Fomentar a preguiça?

De um modo geral, diz Houston, há que analisar os custos e benefícios do RBI. Nem ele, nem Martinelli, acham que a má aplicação dos fundos, por exemplo, em álcool, represente um problema. "O argumento de que os pobres não podem decidir autonomamente como gastar o dinheiro é perigoso", diz Martinelli. Mas admite recear que haja pessoas que desistam de trabalhar se auferirem um rendimento garantido.

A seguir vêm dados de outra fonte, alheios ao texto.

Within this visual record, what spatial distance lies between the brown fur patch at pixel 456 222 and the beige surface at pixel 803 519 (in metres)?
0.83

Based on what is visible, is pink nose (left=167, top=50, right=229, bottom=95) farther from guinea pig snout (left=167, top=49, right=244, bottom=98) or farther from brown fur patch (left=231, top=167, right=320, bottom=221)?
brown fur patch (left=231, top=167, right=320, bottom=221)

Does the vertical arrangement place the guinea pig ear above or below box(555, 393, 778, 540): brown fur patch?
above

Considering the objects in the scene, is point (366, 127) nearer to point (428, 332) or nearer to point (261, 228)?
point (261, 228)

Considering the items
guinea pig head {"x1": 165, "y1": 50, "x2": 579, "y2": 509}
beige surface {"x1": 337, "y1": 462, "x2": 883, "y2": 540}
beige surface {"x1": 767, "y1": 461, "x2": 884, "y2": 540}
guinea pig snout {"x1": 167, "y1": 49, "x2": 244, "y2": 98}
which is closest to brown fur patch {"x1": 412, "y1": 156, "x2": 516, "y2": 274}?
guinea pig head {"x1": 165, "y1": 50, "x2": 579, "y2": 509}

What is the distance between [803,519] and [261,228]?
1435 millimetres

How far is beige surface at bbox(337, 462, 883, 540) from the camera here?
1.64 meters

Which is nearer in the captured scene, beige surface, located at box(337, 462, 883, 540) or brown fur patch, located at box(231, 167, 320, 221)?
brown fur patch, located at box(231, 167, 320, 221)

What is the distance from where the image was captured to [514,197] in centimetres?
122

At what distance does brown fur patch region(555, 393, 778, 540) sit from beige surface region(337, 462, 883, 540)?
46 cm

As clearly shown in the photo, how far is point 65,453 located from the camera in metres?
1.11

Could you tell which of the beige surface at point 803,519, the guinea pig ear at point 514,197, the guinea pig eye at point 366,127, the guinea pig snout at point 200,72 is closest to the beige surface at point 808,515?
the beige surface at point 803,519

Ainda não existem dados que permitam concluir os efeitos concretos do RBI no Quénia. Mas um projeto-piloto na Namíbia de 2007 a 2009 produziu resultados promissores. Segundo a Basic Income Grant Coalition, na região testada houve um aumento de 90% de frequência escolar; a subnutrição infantil recuou em 42% em novembro de 2007 e 10% em novembro de 2008. Só em 2019 se saberá se a experiência queniana também vai ter o mesmo êxito.